◆ THE REQUEST:
Translate this sentence from the derivative solution into Spanish: "The chain - rule states that $f^{\prime}(x)=\frac{df}{du}\cdot\frac{du}{dx}$."

Question

homework4: problem 13 (1 point) let $f(x)=\frac{1}{(x^{3}-\frac{3}{x})^{5}}$. find $f(x)$. $f(x)=square$

Explanation:

Step1: Rewrite the function

Rewrite $f(x)$ as $f(x)=(x^{3}-\frac{3}{x})^{- 5}$.

Step2: Apply the chain - rule

Let $u = x^{3}-3x^{-1}$, then $f(x)=u^{-5}$. The chain - rule states that $f^{\prime}(x)=\frac{df}{du}\cdot\frac{du}{dx}$. First, find $\frac{df}{du}$:
$\frac{df}{du}=-5u^{-6}$ (using the power rule $\frac{d}{du}(u^{n})=nu^{n - 1}$ with $n=-5$).

Step3: Find $\frac{du}{dx}$

$\frac{du}{dx}=\frac{d}{dx}(x^{3}-3x^{-1}) = 3x^{2}+3x^{-2}$ (using the power rule $\frac{d}{dx}(x^{n})=nx^{n - 1}$ for $n = 3$ and $n=-1$).

Step4: Calculate $f^{\prime}(x)$

$f^{\prime}(x)=\frac{df}{du}\cdot\frac{du}{dx}=-5u^{-6}\cdot(3x^{2}+3x^{-2})$. Substitute $u = x^{3}-3x^{-1}$ back in:
$f^{\prime}(x)=-5(x^{3}-\frac{3}{x})^{-6}\cdot(3x^{2}+\frac{3}{x^{2}})=-\frac{5(3x^{2}+\frac{3}{x^{2}})}{(x^{3}-\frac{3}{x})^{6}}$.

Answer:

$-\frac{5(3x^{2}+\frac{3}{x^{2}})}{(x^{3}-\frac{3}{x})^{6}}$

◆ SUPPLIED INFORMATION:
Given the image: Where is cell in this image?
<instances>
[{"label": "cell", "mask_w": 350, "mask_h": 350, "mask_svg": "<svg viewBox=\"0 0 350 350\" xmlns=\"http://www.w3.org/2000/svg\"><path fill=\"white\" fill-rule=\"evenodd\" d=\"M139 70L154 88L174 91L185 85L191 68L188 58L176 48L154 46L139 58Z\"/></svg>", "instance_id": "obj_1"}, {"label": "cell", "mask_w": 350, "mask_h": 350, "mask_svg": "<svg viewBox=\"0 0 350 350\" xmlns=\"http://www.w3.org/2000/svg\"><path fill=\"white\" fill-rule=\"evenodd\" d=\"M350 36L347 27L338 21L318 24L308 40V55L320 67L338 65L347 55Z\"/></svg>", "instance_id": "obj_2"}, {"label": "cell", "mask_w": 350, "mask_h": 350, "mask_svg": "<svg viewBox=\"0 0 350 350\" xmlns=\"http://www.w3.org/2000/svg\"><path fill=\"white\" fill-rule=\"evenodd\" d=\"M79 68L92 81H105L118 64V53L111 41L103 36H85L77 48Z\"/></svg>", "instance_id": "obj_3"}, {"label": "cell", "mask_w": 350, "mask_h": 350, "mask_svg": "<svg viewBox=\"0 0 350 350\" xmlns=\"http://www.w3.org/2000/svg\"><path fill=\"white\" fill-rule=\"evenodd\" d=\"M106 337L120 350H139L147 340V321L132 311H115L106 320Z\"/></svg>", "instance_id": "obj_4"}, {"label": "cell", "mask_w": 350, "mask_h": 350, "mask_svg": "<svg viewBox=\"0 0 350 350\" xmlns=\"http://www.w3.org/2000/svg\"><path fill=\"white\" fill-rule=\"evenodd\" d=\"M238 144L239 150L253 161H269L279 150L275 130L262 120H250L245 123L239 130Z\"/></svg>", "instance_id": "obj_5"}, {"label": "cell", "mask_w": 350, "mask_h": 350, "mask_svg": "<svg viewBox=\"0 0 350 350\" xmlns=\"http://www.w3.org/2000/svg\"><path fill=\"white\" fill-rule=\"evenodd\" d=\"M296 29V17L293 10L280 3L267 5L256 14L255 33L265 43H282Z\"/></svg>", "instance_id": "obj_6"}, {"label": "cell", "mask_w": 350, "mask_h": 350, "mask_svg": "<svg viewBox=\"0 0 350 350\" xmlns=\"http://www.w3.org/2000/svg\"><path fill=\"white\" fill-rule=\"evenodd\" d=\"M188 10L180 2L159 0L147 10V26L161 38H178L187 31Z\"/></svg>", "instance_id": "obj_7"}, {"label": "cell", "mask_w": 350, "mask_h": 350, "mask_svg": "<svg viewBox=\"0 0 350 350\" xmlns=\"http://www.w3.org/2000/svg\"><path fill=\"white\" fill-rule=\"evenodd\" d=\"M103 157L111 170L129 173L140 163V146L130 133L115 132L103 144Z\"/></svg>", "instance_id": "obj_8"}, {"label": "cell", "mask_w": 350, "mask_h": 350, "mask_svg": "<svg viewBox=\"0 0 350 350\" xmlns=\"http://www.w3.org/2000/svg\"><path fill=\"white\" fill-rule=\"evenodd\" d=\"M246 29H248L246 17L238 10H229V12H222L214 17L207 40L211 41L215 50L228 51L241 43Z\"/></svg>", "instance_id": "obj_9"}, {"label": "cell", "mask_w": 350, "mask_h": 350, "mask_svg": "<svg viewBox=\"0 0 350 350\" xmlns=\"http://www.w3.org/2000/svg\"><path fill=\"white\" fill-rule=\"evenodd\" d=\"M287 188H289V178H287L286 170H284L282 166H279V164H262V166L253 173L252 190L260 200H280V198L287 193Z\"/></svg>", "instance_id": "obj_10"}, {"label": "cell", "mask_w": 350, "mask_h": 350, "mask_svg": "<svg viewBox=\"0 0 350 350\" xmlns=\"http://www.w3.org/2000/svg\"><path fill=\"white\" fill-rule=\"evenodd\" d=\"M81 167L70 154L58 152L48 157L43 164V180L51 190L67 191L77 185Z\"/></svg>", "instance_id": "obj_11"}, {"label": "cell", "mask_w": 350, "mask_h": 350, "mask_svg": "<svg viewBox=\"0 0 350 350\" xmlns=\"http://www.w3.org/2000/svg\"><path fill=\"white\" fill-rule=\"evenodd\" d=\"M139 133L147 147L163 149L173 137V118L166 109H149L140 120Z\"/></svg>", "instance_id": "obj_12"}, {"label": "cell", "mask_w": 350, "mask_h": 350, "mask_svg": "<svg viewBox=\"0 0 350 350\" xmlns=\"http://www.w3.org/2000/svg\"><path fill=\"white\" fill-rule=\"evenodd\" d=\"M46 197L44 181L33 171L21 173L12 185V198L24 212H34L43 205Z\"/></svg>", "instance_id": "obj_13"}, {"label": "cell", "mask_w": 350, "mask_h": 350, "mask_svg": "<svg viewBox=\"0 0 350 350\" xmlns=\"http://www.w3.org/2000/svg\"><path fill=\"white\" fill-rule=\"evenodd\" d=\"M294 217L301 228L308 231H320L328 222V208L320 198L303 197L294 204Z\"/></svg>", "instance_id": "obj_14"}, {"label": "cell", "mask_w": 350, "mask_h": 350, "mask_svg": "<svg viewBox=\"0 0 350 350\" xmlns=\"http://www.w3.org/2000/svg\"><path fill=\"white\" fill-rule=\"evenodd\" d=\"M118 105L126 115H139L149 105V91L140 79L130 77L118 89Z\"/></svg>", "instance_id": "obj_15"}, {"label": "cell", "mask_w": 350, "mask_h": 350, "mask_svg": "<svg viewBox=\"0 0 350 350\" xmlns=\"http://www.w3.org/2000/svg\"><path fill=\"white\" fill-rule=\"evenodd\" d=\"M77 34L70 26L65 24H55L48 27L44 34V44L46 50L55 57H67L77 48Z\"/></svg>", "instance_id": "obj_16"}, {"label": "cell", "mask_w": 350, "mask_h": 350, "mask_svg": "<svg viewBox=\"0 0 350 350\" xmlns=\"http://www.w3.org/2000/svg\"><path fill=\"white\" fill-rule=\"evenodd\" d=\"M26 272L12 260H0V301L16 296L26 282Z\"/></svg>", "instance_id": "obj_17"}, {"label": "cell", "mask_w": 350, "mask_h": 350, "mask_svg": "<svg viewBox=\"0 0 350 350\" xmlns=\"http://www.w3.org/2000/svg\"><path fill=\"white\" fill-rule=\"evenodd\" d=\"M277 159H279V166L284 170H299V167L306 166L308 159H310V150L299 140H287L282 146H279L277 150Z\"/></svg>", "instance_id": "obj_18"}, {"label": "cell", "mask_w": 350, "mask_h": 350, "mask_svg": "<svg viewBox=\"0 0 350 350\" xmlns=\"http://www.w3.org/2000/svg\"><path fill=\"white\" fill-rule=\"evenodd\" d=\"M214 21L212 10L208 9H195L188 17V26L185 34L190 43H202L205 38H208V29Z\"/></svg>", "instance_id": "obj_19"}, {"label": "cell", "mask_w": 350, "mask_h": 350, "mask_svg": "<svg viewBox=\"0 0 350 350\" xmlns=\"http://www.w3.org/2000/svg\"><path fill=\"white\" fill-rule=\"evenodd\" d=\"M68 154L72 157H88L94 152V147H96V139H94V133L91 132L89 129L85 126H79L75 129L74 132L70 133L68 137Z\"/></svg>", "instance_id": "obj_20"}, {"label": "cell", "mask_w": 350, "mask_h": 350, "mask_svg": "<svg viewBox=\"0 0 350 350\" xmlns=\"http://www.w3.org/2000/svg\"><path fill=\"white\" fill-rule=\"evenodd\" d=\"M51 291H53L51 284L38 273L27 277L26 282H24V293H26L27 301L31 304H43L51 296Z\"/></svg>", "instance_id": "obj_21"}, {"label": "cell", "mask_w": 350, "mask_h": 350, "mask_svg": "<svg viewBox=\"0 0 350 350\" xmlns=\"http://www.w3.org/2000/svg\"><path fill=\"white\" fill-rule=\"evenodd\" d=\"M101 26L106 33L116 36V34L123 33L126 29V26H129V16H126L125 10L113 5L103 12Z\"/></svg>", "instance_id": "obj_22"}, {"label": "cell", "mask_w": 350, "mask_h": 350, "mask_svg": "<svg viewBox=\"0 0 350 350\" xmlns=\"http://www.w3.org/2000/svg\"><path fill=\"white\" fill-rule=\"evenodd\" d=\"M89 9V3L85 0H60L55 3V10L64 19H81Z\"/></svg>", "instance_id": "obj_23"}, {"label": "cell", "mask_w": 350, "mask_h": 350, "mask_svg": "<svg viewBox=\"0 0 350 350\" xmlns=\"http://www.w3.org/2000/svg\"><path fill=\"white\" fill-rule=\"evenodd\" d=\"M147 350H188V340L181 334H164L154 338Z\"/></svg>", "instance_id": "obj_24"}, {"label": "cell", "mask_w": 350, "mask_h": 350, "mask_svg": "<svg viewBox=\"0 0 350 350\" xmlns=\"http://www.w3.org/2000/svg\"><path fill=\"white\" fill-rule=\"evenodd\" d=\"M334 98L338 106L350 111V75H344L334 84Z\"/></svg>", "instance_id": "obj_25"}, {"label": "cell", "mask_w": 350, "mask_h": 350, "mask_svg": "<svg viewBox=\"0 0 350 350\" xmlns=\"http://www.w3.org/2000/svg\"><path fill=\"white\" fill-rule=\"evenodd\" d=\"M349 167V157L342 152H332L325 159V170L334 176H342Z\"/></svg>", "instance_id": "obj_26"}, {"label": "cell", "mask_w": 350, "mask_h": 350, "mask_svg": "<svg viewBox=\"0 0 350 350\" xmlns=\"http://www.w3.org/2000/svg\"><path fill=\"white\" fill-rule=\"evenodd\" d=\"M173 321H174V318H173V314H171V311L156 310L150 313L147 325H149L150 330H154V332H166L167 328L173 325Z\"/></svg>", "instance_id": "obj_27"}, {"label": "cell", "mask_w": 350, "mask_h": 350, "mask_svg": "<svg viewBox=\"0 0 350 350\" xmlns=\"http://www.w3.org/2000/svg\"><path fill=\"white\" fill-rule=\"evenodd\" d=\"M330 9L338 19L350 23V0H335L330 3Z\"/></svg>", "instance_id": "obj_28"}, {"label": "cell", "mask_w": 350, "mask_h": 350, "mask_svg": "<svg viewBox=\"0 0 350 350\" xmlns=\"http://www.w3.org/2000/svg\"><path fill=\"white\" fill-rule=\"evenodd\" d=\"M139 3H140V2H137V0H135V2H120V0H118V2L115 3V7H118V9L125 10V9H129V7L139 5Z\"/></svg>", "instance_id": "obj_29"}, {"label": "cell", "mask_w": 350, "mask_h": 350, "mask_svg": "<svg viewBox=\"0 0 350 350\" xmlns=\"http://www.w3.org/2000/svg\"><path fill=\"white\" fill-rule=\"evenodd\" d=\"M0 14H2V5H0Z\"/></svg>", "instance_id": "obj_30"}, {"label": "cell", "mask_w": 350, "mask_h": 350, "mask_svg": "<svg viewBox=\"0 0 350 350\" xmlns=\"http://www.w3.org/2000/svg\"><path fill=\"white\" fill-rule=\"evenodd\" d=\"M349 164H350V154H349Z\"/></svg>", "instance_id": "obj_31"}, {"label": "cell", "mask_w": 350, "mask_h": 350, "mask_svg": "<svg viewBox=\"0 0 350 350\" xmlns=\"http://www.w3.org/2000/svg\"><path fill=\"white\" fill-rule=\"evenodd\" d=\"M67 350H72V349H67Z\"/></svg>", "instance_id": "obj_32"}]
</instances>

◆ COMPLETED TASK:
La regla de la cadena establece que $f^{\prime}(x)=\frac{df}{du}\cdot\frac{du}{dx}$.